[DATA FOR PROCESSING — start]
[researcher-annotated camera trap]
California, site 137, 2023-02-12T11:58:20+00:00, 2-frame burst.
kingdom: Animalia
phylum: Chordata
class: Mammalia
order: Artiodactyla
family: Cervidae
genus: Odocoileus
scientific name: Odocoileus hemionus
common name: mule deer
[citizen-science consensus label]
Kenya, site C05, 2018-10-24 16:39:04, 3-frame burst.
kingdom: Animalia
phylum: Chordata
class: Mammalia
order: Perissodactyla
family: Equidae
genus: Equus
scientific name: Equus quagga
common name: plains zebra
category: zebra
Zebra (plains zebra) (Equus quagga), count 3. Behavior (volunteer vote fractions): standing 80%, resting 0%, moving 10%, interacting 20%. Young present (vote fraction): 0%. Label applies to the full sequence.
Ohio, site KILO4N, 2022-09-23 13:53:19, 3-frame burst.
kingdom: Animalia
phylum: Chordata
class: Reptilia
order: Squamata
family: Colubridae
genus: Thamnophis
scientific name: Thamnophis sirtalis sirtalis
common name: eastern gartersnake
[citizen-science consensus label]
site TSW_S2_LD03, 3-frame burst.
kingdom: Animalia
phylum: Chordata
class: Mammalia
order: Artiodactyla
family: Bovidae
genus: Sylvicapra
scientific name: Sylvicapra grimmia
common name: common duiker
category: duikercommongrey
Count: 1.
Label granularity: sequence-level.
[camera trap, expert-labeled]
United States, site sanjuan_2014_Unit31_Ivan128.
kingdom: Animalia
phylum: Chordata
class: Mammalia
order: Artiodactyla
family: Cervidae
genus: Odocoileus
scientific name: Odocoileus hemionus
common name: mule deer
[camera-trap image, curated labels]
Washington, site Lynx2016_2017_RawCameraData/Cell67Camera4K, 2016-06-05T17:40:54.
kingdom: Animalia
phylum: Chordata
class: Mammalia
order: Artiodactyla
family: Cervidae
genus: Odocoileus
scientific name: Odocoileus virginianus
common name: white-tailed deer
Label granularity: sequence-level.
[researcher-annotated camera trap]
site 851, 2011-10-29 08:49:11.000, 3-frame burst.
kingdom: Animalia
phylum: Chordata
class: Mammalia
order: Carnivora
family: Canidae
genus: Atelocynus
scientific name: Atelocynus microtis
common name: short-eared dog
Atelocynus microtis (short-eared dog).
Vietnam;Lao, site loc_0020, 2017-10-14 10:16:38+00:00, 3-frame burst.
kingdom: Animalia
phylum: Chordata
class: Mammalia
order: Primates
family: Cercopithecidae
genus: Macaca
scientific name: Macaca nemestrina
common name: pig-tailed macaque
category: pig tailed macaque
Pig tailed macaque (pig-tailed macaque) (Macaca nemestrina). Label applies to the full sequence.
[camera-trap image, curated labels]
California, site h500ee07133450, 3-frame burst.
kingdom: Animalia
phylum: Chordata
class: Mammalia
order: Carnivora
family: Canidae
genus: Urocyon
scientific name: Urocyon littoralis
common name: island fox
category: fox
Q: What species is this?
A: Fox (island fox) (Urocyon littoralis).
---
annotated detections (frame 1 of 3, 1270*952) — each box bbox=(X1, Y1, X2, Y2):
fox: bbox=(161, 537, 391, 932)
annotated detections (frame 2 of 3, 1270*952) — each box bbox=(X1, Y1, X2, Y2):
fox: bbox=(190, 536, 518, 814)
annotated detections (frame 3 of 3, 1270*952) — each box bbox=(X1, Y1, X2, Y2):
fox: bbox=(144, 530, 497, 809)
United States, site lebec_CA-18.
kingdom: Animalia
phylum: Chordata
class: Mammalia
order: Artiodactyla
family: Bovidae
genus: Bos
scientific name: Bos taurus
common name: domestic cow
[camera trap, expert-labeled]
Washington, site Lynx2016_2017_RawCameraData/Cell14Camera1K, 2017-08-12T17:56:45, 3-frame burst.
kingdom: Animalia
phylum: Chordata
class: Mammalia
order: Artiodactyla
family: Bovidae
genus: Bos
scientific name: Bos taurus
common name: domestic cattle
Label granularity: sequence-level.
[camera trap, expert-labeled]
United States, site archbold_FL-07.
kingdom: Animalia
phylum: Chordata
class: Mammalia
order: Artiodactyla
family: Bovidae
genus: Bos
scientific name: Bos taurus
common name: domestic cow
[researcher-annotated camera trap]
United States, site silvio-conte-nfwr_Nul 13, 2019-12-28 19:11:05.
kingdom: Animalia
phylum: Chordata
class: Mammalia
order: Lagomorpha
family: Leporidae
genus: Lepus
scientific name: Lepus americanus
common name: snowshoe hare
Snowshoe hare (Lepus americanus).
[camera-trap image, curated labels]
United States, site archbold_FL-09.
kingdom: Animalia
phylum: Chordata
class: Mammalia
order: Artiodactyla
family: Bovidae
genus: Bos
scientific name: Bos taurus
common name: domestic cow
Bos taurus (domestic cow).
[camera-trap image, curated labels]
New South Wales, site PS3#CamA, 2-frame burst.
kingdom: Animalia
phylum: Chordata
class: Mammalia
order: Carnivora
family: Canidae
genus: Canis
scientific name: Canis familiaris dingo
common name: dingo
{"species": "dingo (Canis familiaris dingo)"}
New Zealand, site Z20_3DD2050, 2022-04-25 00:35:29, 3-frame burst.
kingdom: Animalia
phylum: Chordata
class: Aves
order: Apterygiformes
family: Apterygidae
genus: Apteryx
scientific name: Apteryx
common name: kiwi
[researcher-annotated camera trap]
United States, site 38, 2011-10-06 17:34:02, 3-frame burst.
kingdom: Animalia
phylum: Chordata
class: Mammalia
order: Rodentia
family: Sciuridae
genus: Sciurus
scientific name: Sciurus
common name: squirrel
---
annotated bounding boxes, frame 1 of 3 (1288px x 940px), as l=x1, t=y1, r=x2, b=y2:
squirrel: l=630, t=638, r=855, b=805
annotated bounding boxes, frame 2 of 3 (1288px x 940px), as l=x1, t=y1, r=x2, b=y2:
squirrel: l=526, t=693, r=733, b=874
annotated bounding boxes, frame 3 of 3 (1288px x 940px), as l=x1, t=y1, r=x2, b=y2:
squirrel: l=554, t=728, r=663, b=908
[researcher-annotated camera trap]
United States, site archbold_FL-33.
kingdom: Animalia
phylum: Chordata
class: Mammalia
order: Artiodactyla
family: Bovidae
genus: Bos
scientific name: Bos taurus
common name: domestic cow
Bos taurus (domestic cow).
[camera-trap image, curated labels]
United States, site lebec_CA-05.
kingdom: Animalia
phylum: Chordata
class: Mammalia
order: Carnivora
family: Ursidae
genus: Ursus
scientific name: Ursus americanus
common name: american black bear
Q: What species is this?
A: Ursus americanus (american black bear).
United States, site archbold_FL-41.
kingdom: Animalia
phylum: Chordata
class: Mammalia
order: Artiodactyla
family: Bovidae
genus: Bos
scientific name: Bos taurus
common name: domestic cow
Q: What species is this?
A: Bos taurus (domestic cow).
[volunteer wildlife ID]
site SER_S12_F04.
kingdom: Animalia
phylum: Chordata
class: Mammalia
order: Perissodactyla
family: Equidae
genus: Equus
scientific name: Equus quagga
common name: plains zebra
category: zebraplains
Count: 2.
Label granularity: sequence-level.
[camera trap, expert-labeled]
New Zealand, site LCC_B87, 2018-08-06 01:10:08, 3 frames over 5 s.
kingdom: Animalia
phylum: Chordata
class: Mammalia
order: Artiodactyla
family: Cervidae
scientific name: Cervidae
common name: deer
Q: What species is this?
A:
[DATA FOR PROCESSING — finish]
WORK TO COMPLETE.
Only the lines above, from the first through the one holding "common name: white-tailed deer", are to be output, and they must be copied exactly.

RESPONSE TO THE EXERCISE.
[researcher-annotated camera trap]
California, site 137, 2023-02-12T11:58:20+00:00, 2-frame burst.
kingdom: Animalia
phylum: Chordata
class: Mammalia
order: Artiodactyla
family: Cervidae
genus: Odocoileus
scientific name: Odocoileus hemionus
common name: mule deer
[citizen-science consensus label]
Kenya, site C05, 2018-10-24 16:39:04, 3-frame burst.
kingdom: Animalia
phylum: Chordata
class: Mammalia
order: Perissodactyla
family: Equidae
genus: Equus
scientific name: Equus quagga
common name: plains zebra
category: zebra
Zebra (plains zebra) (Equus quagga), count 3. Behavior (volunteer vote fractions): standing 80%, resting 0%, moving 10%, interacting 20%. Young present (vote fraction): 0%. Label applies to the full sequence.
Ohio, site KILO4N, 2022-09-23 13:53:19, 3-frame burst.
kingdom: Animalia
phylum: Chordata
class: Reptilia
order: Squamata
family: Colubridae
genus: Thamnophis
scientific name: Thamnophis sirtalis sirtalis
common name: eastern gartersnake
[citizen-science consensus label]
site TSW_S2_LD03, 3-frame burst.
kingdom: Animalia
phylum: Chordata
class: Mammalia
order: Artiodactyla
family: Bovidae
genus: Sylvicapra
scientific name: Sylvicapra grimmia
common name: common duiker
category: duikercommongrey
Count: 1.
Label granularity: sequence-level.
[camera trap, expert-labeled]
United States, site sanjuan_2014_Unit31_Ivan128.
kingdom: Animalia
phylum: Chordata
class: Mammalia
order: Artiodactyla
family: Cervidae
genus: Odocoileus
scientific name: Odocoileus hemionus
common name: mule deer
[camera-trap image, curated labels]
Washington, site Lynx2016_2017_RawCameraData/Cell67Camera4K, 2016-06-05T17:40:54.
kingdom: Animalia
phylum: Chordata
class: Mammalia
order: Artiodactyla
family: Cervidae
genus: Odocoileus
scientific name: Odocoileus virginianus
common name: white-tailed deer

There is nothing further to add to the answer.